Berlin’s wife, Amy, read a Facebook comment she said was made by a Tatem School lunch aide, that “the lunch division…just didn’t work this year.”

She also presented remarks from her children: “A lunch aide yelled in my face because I am standing in the mulch” and “How come the kids in my class can’t play with the other second-grade class?”

Connie Correia-Fisher reported that her son was disciplined for “standing up and doing nothing” because the playground rules required that children be seated if they didn’t wish to participate in the activities laid out for them.

“It seems like every single time something else happens, [building manager] Mrs. [Jennifer] McPartland comes up with another rule or says nobody can do anything,” Keith Berlin said.

“P.E. is a place for structure,” he said. “That’s important and that’s justified, but that’s not recess.”

'Issues at Tatem that we don’t have with any other school'

Superintendent Scott Oswald thanked the parents for their concerns, but said that there was more to the subject than he could discuss at length in a public forum.

“The second-grade issue has to do with a group of parents,” Oswald said. “Me getting into detail about that would embarrass half of the second-grade parents at Tatem.”

“As sure as I am sitting here, the change was not made because a student got a skinned knee,” said Oswald.

“A 15-minute game of tag turns into 10 minutes of shoving someone against the wall,” Oswald said, and the disciplinary fallout from an event like that distracts a school administration that needs to be focused on educational priorities.

“We have issues on the Tatem playground that we don’t have with any other school [in the district],” Oswald said. “The answer may be that we need to limit some of that free play.”

Oswald further expressed his hope that parents would bring their issues to him or to other administrators directly before coming to the board.

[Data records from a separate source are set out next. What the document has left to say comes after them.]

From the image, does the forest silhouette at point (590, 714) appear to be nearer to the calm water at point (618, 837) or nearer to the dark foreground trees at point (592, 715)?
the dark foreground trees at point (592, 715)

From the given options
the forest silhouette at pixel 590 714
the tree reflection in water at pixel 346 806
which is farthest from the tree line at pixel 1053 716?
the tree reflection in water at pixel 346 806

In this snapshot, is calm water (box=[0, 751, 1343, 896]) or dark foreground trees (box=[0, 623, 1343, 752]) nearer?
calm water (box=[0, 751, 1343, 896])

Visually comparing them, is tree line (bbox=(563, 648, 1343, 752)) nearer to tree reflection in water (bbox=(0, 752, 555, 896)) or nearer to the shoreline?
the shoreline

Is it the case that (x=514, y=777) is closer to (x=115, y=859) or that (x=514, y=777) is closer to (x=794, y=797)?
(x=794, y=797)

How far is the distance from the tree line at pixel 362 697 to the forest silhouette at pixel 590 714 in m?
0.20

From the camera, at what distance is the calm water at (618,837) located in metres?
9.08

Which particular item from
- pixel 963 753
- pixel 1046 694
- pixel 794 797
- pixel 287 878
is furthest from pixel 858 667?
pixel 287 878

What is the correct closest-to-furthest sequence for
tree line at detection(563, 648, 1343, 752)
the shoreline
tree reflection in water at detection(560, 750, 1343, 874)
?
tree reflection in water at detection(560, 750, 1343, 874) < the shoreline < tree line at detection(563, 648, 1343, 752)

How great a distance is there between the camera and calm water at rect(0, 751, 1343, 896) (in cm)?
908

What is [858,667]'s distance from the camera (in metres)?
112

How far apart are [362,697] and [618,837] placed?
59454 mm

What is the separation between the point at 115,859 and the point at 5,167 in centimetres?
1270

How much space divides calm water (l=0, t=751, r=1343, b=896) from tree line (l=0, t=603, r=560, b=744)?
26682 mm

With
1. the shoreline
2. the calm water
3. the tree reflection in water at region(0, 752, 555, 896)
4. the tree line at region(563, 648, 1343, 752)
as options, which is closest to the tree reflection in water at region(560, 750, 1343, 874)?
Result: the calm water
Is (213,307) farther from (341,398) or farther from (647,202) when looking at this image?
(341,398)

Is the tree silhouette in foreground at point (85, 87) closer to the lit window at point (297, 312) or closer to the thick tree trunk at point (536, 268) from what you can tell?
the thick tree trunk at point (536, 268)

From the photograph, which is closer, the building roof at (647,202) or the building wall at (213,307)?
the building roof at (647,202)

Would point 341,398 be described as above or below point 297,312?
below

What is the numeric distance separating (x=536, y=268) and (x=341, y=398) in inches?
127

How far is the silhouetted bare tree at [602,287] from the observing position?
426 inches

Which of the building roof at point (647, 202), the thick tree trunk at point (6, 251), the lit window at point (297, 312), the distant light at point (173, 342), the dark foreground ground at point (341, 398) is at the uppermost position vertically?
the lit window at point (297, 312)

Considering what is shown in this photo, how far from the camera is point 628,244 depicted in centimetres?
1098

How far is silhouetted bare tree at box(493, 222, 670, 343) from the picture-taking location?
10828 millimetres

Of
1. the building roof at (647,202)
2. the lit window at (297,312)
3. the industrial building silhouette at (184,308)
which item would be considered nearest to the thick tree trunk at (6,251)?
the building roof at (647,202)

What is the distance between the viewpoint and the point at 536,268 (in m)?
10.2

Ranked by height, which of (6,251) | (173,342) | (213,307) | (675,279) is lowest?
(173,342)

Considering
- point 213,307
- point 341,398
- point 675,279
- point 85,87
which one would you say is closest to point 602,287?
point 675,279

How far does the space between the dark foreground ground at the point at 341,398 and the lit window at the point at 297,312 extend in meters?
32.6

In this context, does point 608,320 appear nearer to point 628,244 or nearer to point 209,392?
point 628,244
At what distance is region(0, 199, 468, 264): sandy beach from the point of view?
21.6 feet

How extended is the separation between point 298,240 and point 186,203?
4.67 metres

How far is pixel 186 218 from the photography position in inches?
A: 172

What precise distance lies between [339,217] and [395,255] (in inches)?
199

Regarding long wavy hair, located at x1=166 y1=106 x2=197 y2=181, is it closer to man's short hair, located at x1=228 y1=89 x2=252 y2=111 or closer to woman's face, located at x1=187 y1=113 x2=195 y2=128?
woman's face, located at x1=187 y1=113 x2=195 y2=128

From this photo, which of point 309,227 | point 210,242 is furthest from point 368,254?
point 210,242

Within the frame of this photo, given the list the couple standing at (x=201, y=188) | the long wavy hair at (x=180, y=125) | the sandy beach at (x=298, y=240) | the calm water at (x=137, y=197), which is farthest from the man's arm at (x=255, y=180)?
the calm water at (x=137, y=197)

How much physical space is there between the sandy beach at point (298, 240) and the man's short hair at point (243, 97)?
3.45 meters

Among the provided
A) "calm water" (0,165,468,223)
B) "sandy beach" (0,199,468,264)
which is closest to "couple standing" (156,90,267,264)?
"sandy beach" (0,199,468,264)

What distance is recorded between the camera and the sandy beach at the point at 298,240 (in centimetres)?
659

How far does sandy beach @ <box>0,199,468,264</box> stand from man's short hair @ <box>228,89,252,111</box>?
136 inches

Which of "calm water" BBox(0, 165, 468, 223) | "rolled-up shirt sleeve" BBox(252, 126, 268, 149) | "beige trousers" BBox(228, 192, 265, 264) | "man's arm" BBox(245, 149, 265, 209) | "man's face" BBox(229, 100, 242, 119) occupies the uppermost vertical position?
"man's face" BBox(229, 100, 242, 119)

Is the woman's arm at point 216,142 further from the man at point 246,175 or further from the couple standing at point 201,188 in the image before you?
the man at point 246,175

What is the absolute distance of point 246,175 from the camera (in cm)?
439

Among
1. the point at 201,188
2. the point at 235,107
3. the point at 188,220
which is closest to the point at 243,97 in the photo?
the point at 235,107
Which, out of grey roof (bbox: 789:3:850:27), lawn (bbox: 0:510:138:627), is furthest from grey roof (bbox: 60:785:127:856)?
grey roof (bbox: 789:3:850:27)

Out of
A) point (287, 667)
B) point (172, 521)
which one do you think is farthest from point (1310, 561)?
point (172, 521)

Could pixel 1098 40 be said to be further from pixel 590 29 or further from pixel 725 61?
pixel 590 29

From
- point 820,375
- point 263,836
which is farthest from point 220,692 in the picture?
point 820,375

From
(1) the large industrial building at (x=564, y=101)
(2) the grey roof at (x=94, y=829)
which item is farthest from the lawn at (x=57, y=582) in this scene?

Oswald also asked whether the group of parents had spoken with their PTA about it; they seemed to indicate that they had not.

“I’d be happy to try to address them with you and come up with solutions,” he said. “That’s the appropriate method to address that. This body is not equipped to come up with solutions.”

“I’ve been in discussion with Mrs. McPartland a couple times and she said she spoke with you and a couple others,” Keith Berlin said. “I felt as if she was being very dismissive to my concerns and my issues.

“This letter that she sent out to the second-grade students, many of us feel that the tone of that letter was very inappropriate,” he said.

Board president James Hatzell backed Oswald’s position that administrative oversight of playground dynamics wasn’t necessarily something the board was prepared to remark upon.

“This is blind-siding me,” Hatzell said. “We don’t make decisions off the cuff.”